Les agences de notation ont été critiquées avec la crise des sub-primes. Visiblement, vous reprenez le même système, avec la notation AAA etc. En quoi éviterez-vous de refaire les mêmes erreurs ?
La culture du risque vous vient de vos cicatrices. Le problème des grandes agences de notation est qu'elles font de beaux rapports mais n'ont jamais eu à indemniser un défaut d'entreprise. Or dans ce métier comme dans tous les métiers, vous n'apprenez que lorsque vous vous trompez.
Avec son activité d'assureur-crédit, la Coface concilie prise de risque et notation : nous ne notons que des risques que nous serions prêts à assurer. Pour vous donner un exemple : dans le cadre d'un crédit fournisseur, une entreprise ayant facturé 1 million d'euros à son client pour une commande doit attendre 30, 60 ou 90 jours pour être payée. Elle fait appel à nous pour couvrir ce risque en cas de défaillance de l'entreprise. Après analyse, nous lui répondons « ok pour couvrir 1 million », ou « nous ne couvrons pas », ou « nous couvrons seulement 700 000 euros ». Et si nous avons fait une erreur d'analyse, il nous revient de payer les pots cassés.
L'effet quantitatif est également important. Dans le cadre de notre activité d'assureur crédit, nous notons confidentiellement et surveillons les 17.000 entreprises. Or chaque jour, 100 entreprises tombent en impayé dans le monde : nos agents ont beaucoup plus d'expérience que les grandes agences qui ne notent au prix fort que quelques centaines d'entreprises cotées aux Etats-Unis.
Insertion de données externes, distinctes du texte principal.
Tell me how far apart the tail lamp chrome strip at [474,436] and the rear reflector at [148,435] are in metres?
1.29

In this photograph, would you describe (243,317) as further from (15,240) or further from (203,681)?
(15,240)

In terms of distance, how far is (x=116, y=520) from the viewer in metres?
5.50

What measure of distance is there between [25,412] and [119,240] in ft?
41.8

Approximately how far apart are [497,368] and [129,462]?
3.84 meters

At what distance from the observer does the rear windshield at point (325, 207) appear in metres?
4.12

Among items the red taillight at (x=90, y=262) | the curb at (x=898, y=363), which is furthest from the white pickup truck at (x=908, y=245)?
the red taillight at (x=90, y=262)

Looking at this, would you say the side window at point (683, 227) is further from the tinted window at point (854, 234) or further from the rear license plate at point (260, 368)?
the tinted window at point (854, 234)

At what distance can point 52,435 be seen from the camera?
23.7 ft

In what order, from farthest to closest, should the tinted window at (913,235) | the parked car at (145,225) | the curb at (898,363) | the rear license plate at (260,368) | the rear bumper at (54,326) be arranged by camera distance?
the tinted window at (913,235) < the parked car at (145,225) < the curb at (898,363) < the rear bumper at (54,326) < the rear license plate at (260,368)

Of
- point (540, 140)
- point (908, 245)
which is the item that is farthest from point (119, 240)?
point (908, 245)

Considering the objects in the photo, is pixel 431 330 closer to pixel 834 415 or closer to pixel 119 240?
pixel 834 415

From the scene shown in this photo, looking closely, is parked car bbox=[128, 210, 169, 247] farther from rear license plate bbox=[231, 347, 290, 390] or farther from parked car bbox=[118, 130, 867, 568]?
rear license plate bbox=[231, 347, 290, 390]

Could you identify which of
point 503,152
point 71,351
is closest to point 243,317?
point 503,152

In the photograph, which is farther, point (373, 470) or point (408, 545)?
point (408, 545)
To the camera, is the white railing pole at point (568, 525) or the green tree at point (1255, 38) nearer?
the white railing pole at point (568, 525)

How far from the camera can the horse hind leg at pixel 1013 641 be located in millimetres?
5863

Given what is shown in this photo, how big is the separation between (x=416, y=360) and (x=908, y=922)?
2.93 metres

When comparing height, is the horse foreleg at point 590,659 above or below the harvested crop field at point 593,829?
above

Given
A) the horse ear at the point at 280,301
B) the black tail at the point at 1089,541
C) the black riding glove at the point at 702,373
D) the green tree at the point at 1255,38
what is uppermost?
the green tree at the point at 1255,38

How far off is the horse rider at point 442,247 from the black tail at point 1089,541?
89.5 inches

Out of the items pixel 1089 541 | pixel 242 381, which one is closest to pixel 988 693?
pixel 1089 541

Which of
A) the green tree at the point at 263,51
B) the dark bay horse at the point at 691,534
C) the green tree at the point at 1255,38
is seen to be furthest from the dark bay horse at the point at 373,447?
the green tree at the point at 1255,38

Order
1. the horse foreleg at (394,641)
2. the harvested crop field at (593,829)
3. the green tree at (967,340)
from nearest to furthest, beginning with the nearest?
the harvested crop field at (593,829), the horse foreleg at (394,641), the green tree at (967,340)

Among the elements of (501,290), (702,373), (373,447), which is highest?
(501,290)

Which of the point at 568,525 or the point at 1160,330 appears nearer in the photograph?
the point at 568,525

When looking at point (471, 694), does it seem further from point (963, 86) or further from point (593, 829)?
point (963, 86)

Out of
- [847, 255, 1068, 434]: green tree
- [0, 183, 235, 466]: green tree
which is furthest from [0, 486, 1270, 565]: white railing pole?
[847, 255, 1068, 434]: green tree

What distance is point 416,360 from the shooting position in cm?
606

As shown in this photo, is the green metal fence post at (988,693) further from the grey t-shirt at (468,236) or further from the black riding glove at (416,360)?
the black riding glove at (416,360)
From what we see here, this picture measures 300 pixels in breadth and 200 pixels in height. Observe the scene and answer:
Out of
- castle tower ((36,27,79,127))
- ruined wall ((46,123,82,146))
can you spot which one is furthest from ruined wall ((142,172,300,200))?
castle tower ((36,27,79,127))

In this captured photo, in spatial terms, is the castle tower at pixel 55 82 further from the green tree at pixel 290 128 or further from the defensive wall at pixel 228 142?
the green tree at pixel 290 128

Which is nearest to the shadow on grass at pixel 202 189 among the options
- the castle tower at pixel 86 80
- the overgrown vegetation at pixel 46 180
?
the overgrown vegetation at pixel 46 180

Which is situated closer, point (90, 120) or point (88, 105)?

«La culture du risque vous vient de vos cicatrices»
Dans le cadre des débats sur le rôle des agences de notation qui ont suivi la crise des sub-primes, la Commission européenne nous a d'ailleurs demandé notre avis. Il nous semblerait plus sain que les grandes agences de notation couvrent 1%, 2% ou 3% des risques qu'elles notent. Ainsi, en cas d'erreur, le prix à payer pour elles dépasserait le montant des honoraires de notation.

Vous vous lancez sur ce marché : quelles sont les perspectives, qui sont vos premiers clients ?
Suite à la crise des sub-primes, entre autres, la commission européenne souhaite que de nouveaux acteurs apparaissent dans le secteur de la notation. Nous faisons office de « low-cost » : notre présence va changer le marché, pour l'instant élitiste. La notation va devenir un produit beaucoup plus généralisé, un label à la portée de tous. Pour nous, l'opération ne semble pas périlleuse : nos analystes existent déjà, nous avons l'habitude d'aller voir des petites ou moyennes entreprises tunisiennes, russes ou japonaises et de manière générale de produire de l'information d'entreprise dans les 65 pays que nous couvrons. Notre déficit est par contre celui de la notoriété. Tout le monde connaît les 3 grands. Si nous avons pour nous la qualité et les prix, cela va prendre du temps avant de nous faire connaître entant qu'agence de notation.
«Notre présence va changer le marché, pour l'instant élitiste»

Quant à nos premiers clients, les secteurs sont très variés. Des tests sont en cours au Japon, en Chine, en France, en Turquie, en Russie, et en Allemagne, pour une commercialisation complète à l'automne. Des grands de l'automobile nous ont par exemple demandé une note sur leurs concessionnaires en Turquie, d'autres sur leurs partenaires potentiels en Aise, ou sur leurs fournisseurs en Allemagne. Si une banque en Pologne a souhaité externaliser une analyse de risques pour des entreprises lui demandant un crédit, nos clients sont plutôt des entreprises industrielles et de services.